-------- Task material --------
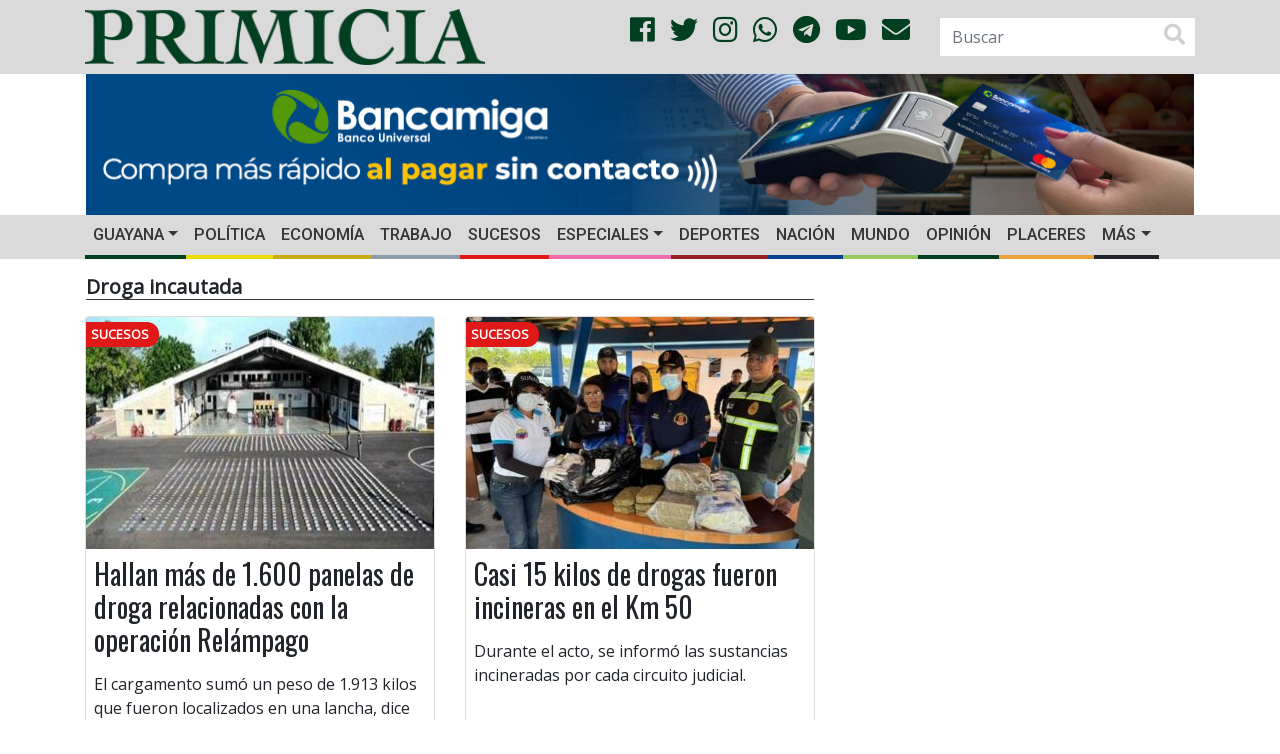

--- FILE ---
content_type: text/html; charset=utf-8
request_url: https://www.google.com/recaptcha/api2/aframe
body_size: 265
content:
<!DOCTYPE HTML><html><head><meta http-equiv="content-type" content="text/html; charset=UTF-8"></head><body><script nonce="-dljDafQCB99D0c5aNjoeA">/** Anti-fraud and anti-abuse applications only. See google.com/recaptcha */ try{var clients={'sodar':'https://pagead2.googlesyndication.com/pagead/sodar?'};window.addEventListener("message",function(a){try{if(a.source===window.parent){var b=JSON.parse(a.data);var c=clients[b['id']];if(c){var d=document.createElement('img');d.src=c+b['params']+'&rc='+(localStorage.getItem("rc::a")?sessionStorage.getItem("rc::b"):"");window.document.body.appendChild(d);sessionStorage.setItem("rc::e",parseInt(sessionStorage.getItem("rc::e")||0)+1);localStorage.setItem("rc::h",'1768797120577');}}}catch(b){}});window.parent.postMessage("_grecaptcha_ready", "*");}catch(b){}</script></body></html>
--------
Problem requirements
All of the listing should be transcribed exactly, but none of its images.

Exercise response
--- FILE ---
content_type: text/html; charset=utf-8
request_url: https://www.google.com/recaptcha/api2/aframe
body_size: 265
content:
<!DOCTYPE HTML><html><head><meta http-equiv="content-type" content="text/html; charset=UTF-8"></head><body><script nonce="-dljDafQCB99D0c5aNjoeA">/** Anti-fraud and anti-abuse applications only. See google.com/recaptcha */ try{var clients={'sodar':'https://pagead2.googlesyndication.com/pagead/sodar?'};window.addEventListener("message",function(a){try{if(a.source===window.parent){var b=JSON.parse(a.data);var c=clients[b['id']];if(c){var d=document.createElement('img');d.src=c+b['params']+'&rc='+(localStorage.getItem("rc::a")?sessionStorage.getItem("rc::b"):"");window.document.body.appendChild(d);sessionStorage.setItem("rc::e",parseInt(sessionStorage.getItem("rc::e")||0)+1);localStorage.setItem("rc::h",'1768797120577');}}}catch(b){}});window.parent.postMessage("_grecaptcha_ready", "*");}catch(b){}</script></body></html>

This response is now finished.